OAuth 2.0 is an authorization framework that allows a client application to acquire limited access to a resource.
For example, suppose that you upload photographs to a photo-sharing site and use a photo-printing service to print them. The photographs are the resource, and the photo-printing service is the client. You want to give the service read-only access, for a limited duration. You don’t want to give the service your password for your resources. OAuth enables exactly this scenario.
OAuth defines four roles:
- Resource owner: The entity that grants access to a resource.
- Client: That application that requests access.
- Resource server: The server that hosts the resource.

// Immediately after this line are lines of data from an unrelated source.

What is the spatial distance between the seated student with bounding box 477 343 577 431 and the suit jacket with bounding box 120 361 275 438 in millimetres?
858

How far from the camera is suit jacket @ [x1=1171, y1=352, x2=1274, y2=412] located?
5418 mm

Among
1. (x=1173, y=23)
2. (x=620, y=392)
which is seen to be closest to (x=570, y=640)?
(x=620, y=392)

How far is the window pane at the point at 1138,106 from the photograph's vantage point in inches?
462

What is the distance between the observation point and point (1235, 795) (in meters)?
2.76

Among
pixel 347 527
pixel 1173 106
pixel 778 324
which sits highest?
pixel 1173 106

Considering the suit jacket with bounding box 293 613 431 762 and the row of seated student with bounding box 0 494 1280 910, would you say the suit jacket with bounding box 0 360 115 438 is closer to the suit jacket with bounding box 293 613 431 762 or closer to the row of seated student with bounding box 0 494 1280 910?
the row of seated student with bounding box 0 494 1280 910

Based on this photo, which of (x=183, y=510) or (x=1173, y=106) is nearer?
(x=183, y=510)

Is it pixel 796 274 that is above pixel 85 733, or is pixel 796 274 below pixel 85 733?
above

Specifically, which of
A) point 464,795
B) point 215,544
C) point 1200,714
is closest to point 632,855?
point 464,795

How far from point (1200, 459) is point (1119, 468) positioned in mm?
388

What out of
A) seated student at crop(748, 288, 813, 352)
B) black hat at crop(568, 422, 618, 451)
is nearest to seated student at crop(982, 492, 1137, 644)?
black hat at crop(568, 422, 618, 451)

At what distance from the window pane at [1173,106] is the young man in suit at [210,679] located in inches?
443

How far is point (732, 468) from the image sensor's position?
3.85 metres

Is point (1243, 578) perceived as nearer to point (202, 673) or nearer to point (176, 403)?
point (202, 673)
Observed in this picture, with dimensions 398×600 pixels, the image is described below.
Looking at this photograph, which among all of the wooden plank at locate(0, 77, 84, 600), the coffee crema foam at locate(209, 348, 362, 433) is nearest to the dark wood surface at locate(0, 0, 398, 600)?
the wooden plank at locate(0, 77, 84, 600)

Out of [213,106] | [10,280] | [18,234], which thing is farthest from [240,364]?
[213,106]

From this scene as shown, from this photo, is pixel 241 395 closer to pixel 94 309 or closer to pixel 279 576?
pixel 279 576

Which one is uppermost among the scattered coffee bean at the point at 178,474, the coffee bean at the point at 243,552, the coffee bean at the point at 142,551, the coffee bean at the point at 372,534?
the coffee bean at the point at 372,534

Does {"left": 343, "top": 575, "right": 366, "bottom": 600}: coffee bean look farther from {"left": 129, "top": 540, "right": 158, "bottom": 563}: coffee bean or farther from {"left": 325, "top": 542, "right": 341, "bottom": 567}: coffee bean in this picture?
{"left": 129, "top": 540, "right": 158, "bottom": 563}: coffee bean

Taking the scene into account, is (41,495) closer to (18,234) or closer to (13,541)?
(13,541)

- Authorization server: A server that authenticates the owner and issues access tokens to the client.
The same server might perform the “resource server” and “authorization server” roles. Conceptually, the flow in OAuth looks like this:
- The client requests authorization from the owner and receives a special type of credential (called a grant) for the resource. The grant is not the same as the user’s credentials, and typically has limited scope or duration.
- The client uses the grant to get an access token from the authorization server.
- The client uses the token to access the resource.
The specification calls this flow the abstract flow, because the actual implementation depends on the type of client (for example, native client application versus server-side web application).
While ASP.NET Web API does not provide any built-in support for implementing OAuth 2.0 flows, here is the general approach you should take:
- Your back-end web APIs are the protected resources.
- Provide an authorization server that client applications can use to get access tokens for the protected resources.
- Client applications direct the user to the authorization server, to grant the client the access token.
- Depending on the type of client, use one of the different kinds of OAuth 2 authorization grants.
- In your web API, use the access token to create a claims principal, and use the principal to authorize the request.